We’ve checked with our developers and we can develop the PAT authentication method but we cannot limit what auth method is used by which user. E.g. even a non-enterprise regular user would be able to use the PAT to authenticate instead of going through OAuth.

We are wondering whether supporting PAT under these rather complicated circumstances would be against your rules or not. Can you please bring more light into this?

Thanks a bunch! :pray:

1 Like

Just be careful about one thing: the service account on the Enterprise account gives you access to really everything… As a client, I would not give Integromat access to my service account…

However asking for someone’s PAT seems ok to me, since they can delete the token when they want to deauthorize the app.

@Phil_Seeman do you have some thoughts?


Heya @Bastien_Siebman, thanks for the reply!

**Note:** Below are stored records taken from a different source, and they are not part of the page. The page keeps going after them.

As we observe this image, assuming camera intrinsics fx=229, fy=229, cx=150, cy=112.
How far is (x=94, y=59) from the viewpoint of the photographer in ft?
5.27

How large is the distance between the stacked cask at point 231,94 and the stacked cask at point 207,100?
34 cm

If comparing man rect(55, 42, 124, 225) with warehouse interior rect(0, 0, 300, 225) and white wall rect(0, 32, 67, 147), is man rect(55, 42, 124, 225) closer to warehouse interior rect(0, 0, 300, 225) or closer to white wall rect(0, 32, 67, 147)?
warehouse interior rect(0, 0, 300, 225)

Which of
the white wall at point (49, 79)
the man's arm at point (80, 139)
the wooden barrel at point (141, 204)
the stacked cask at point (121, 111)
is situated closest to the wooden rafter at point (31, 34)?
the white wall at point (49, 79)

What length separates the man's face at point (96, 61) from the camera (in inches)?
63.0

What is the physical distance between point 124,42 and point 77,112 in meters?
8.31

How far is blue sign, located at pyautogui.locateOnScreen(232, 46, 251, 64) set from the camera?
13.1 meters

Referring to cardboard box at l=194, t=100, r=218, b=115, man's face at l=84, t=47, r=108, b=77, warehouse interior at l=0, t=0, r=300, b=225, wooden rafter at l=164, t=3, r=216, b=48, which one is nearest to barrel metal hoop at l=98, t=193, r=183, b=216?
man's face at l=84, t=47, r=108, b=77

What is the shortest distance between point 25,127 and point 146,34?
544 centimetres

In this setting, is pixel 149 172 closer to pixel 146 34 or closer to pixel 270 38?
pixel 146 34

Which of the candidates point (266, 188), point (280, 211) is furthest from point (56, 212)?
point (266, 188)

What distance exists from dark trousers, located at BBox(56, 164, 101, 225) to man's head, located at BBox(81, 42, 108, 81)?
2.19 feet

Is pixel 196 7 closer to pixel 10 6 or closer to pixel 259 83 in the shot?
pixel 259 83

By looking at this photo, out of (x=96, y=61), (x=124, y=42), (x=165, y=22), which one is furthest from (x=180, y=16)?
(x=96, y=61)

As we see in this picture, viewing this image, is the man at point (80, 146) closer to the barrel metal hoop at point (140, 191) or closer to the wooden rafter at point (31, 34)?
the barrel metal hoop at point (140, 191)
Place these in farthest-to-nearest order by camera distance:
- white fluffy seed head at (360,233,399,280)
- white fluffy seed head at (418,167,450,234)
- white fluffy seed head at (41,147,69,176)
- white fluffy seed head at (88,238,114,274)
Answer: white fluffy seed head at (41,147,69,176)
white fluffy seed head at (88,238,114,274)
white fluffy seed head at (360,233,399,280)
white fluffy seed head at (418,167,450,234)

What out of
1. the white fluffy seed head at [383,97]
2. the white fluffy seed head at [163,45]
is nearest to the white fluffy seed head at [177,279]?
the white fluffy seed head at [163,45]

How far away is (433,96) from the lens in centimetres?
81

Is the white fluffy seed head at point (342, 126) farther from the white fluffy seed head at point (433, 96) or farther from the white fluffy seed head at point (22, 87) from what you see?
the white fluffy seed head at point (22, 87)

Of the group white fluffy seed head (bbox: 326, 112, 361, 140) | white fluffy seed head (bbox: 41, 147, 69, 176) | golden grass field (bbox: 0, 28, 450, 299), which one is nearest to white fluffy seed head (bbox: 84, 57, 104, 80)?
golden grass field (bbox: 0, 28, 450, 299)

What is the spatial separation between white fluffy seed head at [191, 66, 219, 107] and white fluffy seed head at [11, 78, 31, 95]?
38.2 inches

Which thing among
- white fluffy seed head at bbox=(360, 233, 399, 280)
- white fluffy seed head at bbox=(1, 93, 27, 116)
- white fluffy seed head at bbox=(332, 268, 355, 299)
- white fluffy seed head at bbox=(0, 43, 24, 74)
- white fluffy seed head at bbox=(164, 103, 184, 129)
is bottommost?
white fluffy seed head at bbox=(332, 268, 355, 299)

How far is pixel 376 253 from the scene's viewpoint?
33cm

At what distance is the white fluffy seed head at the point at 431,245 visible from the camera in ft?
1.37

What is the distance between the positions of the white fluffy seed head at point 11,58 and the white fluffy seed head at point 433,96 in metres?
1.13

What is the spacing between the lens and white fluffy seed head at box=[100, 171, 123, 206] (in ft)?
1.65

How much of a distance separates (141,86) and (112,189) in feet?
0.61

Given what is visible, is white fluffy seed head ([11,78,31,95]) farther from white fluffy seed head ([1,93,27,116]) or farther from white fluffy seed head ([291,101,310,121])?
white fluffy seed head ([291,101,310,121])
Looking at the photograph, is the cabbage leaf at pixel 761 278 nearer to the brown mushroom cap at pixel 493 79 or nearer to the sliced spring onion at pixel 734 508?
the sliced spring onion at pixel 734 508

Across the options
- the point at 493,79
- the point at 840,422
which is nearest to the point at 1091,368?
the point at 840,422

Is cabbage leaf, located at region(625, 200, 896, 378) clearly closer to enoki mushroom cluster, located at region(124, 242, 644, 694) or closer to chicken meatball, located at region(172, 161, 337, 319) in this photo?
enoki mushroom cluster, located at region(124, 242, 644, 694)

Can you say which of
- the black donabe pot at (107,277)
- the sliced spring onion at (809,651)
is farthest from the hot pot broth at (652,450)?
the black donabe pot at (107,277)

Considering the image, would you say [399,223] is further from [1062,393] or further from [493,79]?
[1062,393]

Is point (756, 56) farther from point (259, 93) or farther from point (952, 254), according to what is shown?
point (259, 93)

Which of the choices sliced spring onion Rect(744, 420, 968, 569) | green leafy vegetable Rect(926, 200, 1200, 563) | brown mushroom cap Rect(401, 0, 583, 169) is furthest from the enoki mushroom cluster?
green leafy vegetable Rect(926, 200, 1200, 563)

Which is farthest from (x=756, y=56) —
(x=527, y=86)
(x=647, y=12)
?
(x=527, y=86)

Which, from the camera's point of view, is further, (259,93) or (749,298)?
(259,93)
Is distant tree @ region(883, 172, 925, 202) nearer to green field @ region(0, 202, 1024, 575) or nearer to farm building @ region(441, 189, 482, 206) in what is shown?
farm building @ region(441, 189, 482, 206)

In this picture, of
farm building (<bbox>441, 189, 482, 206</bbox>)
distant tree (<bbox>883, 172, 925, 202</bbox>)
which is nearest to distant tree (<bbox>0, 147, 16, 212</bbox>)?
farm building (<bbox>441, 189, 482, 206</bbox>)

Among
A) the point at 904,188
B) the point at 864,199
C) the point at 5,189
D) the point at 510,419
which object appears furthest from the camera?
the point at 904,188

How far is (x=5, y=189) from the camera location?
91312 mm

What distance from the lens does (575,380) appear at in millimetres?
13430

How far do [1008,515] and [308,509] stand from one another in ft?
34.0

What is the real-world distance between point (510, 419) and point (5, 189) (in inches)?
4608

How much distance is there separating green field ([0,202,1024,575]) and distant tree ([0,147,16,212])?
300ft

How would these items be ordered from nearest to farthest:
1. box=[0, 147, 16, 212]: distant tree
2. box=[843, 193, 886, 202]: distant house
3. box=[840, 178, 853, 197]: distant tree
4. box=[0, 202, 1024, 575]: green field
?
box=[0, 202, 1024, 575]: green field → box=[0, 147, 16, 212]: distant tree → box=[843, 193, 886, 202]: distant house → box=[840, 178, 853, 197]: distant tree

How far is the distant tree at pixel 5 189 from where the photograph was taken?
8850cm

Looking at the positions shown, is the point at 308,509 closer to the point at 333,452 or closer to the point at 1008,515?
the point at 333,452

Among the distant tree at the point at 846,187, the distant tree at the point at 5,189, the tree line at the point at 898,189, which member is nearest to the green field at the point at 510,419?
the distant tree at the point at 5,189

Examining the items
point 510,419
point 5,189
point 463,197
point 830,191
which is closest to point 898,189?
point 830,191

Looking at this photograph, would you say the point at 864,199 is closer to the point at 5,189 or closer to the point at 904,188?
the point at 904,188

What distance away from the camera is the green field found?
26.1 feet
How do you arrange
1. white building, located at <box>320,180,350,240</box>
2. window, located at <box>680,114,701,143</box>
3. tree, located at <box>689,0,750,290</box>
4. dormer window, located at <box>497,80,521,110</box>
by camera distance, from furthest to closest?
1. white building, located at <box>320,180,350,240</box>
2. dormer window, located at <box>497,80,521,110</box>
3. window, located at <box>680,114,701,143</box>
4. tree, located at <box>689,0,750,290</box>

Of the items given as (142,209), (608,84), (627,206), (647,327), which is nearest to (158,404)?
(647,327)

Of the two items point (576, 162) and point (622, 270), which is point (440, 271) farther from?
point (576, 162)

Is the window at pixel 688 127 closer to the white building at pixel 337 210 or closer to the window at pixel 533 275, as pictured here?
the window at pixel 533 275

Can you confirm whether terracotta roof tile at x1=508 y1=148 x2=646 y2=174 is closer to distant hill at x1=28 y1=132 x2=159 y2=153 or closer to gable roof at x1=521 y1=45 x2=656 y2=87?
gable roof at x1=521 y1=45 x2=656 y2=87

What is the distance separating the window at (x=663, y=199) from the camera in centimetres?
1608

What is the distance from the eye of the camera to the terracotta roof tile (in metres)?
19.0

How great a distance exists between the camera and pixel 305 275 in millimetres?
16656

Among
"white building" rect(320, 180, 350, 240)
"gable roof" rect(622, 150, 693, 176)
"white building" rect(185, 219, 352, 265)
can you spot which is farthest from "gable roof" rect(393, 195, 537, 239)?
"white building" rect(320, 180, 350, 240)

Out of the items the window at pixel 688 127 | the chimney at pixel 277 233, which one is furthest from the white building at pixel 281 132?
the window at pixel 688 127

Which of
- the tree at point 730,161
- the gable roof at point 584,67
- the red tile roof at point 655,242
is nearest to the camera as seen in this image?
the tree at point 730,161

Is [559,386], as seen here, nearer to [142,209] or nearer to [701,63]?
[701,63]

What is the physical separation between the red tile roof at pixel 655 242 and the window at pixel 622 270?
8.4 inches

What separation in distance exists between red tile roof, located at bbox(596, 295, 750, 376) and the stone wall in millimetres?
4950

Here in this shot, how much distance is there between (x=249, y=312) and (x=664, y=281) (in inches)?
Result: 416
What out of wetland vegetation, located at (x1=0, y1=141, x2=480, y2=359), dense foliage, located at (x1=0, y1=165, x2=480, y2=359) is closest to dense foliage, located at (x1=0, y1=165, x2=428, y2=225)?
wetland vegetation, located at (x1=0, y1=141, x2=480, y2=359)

Yep, we understand, it would be up to the customer’s discretion to decide whether they would provide the service account token or not :slightly_smiling_face: And just like you said, deleting the token is just a matter of a few seconds. :+1:

I think you nailed it, @Bastien_Siebman.


Thanks for stepping in @Bastien_Siebman @Phil_Seeman :slightly_smiling_face:

We are still wondering whether supporting PAT under these rather complicated circumstances would be against Asana rules or not. Could you please bring more light into this? Or could you maybe point us towards someone who could give us this kind of information?

You see, the original question still stands - we wouldn’t want to get into compliance trouble with the Asana review/dev team if we also decide to start supporting PAT.

Sooo do you guys know whether we can also start supporting PAT without any “compliance penalties” in the future?

Thanks! :pray:

@Kem_Ozbek @AndrewWong

1 Like

This topic was automatically closed after 6 days. New replies are no longer allowed.